[Task brief] What lines in the material hold the string "Trypanosoma"? Copy out each of them.

==*==

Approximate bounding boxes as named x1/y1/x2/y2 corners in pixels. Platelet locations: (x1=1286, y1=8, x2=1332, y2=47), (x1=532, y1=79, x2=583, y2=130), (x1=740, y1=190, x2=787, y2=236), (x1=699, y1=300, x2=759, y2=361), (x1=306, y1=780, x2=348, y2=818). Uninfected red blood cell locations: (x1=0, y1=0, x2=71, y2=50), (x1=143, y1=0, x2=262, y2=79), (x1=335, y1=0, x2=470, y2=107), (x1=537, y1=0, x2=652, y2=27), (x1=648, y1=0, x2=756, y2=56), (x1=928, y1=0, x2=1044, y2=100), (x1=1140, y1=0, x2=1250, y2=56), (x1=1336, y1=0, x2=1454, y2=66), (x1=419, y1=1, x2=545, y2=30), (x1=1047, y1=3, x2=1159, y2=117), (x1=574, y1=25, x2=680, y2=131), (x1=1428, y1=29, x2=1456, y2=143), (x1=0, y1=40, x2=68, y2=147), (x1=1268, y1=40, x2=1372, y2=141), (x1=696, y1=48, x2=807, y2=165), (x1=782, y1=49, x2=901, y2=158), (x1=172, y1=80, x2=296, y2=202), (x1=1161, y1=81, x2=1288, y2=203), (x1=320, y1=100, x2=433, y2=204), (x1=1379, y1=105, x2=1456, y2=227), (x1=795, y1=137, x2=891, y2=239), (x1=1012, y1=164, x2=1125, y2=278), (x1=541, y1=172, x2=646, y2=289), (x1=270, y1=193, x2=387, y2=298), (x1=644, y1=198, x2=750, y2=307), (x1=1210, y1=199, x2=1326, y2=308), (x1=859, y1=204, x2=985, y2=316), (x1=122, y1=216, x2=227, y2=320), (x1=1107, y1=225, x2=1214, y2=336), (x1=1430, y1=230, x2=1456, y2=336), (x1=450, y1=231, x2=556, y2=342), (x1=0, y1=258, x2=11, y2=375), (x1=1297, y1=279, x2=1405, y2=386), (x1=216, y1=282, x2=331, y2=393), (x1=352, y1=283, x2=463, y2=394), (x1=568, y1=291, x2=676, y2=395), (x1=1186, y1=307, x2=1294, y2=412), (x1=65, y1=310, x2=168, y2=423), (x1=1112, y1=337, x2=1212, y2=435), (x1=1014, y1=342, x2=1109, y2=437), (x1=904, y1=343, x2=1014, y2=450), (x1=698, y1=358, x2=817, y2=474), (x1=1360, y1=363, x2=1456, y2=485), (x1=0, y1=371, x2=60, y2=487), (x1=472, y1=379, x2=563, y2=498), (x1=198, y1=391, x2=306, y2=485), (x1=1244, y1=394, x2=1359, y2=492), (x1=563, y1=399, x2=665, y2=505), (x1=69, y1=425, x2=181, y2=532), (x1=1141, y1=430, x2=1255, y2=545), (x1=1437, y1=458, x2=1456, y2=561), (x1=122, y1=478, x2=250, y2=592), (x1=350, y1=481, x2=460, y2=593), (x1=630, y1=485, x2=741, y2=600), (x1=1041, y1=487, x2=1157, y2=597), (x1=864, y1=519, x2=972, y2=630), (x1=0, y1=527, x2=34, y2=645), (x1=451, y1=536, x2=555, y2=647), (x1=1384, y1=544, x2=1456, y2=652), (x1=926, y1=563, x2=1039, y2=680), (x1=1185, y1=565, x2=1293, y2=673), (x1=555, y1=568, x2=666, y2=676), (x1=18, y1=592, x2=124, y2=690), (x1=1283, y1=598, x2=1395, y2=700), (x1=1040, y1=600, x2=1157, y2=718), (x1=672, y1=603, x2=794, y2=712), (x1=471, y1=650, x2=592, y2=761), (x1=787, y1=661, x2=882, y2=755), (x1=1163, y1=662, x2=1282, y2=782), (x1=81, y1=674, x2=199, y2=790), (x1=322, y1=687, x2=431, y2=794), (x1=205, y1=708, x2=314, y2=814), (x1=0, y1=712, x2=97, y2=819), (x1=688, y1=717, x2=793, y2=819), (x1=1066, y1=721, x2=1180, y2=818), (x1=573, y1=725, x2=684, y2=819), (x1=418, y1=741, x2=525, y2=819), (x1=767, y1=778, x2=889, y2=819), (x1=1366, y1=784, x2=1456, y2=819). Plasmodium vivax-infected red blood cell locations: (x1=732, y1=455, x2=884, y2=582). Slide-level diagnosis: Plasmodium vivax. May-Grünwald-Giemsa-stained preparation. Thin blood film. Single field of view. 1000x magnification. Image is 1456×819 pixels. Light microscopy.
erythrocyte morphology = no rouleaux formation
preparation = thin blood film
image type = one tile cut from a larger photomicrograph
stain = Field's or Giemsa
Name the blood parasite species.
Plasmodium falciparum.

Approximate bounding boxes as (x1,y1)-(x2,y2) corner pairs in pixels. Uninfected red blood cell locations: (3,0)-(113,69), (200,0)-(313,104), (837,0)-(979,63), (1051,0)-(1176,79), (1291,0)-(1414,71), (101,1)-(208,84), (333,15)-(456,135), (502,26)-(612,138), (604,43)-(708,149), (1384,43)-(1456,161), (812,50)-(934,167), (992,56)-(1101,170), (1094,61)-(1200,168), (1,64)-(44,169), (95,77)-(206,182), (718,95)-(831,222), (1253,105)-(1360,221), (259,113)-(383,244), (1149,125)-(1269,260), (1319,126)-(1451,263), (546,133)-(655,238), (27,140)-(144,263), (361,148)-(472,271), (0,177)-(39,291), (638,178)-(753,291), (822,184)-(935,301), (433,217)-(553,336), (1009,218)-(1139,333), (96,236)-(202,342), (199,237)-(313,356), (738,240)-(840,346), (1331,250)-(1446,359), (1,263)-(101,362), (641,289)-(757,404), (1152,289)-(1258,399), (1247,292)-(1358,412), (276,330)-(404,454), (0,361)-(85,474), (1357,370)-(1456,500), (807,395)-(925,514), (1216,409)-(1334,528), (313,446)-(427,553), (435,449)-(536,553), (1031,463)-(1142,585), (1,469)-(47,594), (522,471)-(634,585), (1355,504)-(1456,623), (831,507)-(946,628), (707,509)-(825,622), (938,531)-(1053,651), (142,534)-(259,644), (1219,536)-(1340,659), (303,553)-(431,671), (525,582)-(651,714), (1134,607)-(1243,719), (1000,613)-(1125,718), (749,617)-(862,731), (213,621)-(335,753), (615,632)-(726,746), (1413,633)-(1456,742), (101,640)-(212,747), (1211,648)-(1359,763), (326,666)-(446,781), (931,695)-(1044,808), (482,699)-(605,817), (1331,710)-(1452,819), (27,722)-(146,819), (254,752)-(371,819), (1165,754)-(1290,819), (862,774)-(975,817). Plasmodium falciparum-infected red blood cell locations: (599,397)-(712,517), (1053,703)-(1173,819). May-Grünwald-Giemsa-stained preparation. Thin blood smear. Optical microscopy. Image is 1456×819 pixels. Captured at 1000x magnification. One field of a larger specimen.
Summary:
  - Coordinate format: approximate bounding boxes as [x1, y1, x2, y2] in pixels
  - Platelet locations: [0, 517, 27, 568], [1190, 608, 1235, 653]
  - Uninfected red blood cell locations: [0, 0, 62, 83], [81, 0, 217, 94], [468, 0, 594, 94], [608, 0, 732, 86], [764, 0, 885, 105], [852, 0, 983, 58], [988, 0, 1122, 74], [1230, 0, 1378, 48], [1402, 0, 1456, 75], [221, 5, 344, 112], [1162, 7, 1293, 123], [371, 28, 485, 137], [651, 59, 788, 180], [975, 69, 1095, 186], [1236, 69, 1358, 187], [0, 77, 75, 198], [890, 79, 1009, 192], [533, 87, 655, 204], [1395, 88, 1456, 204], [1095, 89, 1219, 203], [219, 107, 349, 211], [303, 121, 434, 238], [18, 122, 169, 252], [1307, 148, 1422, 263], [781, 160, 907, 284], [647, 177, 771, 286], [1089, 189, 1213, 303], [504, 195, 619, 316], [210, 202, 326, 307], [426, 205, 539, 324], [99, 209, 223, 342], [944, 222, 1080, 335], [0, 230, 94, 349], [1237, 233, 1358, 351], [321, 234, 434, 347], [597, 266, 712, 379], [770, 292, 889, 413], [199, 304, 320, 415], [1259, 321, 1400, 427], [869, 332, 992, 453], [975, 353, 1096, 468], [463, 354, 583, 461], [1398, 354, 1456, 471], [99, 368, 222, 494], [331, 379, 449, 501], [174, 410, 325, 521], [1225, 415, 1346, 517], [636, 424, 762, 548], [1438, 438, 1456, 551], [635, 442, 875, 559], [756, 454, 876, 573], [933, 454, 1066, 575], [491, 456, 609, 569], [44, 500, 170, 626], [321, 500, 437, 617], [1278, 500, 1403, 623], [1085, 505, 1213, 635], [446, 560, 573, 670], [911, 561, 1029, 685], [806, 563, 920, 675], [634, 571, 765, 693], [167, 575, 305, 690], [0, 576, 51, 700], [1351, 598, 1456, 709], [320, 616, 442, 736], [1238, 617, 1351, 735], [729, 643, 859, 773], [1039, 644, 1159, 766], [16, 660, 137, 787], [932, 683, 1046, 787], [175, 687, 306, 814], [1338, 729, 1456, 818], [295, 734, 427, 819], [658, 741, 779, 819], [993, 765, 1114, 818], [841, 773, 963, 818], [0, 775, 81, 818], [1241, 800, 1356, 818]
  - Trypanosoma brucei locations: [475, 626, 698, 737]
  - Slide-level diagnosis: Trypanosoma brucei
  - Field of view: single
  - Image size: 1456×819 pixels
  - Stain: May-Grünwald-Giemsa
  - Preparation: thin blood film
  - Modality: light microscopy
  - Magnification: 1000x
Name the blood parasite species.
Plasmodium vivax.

==*==

[Solution for this problem]
  - Trypanosoma brucei locations: [475, 626, 698, 737]
  - Slide-level diagnosis: Trypanosoma brucei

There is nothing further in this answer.